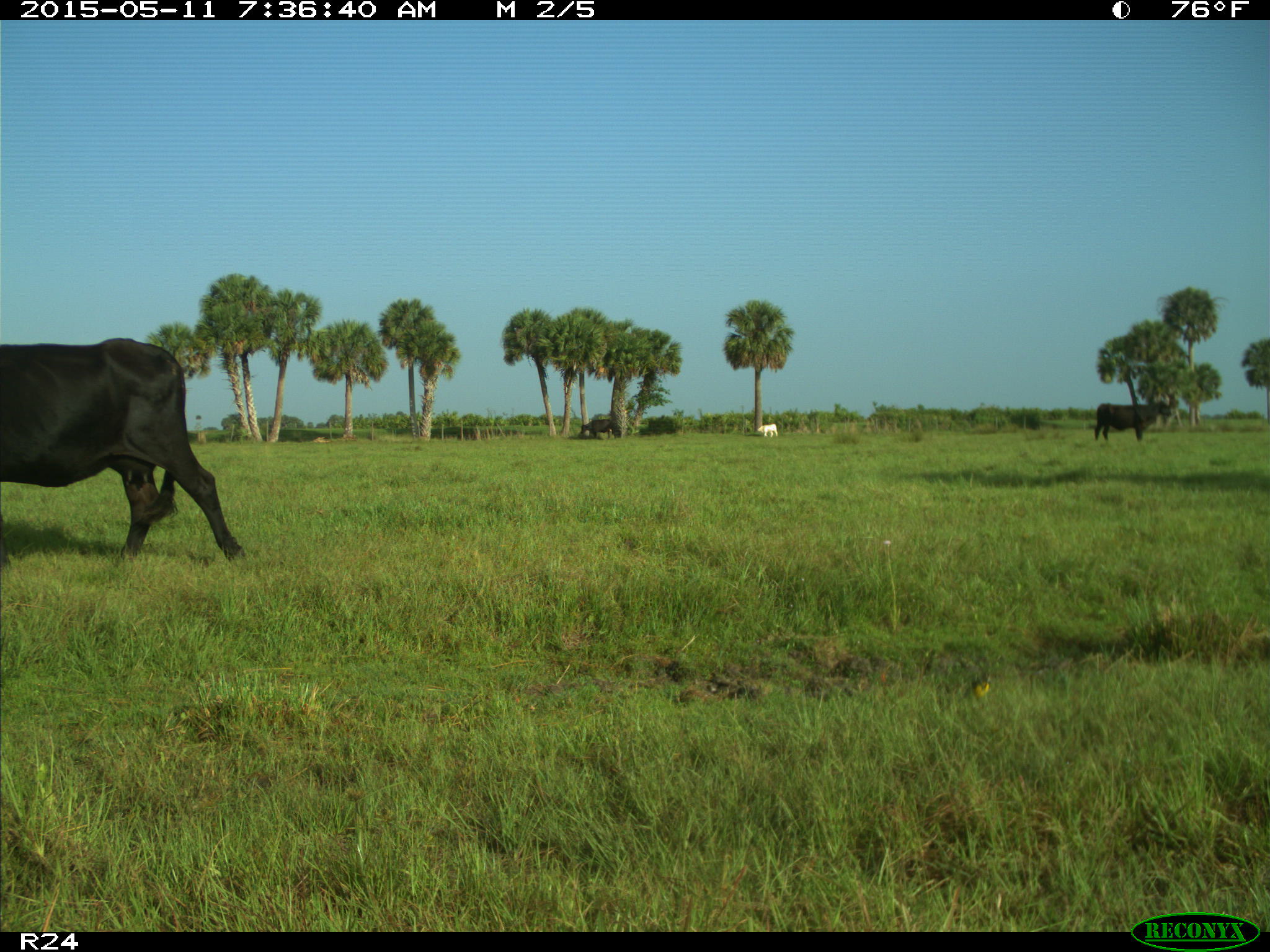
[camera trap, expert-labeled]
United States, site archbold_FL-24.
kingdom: Animalia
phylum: Chordata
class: Mammalia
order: Artiodactyla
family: Bovidae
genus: Bos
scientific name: Bos taurus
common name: domestic cow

■ Aim of the task
Without altering a word, return all of the records above and leave out their pictures.

■ Exercise response
[camera trap, expert-labeled]
United States, site archbold_FL-24.
kingdom: Animalia
phylum: Chordata
class: Mammalia
order: Artiodactyla
family: Bovidae
genus: Bos
scientific name: Bos taurus
common name: domestic cow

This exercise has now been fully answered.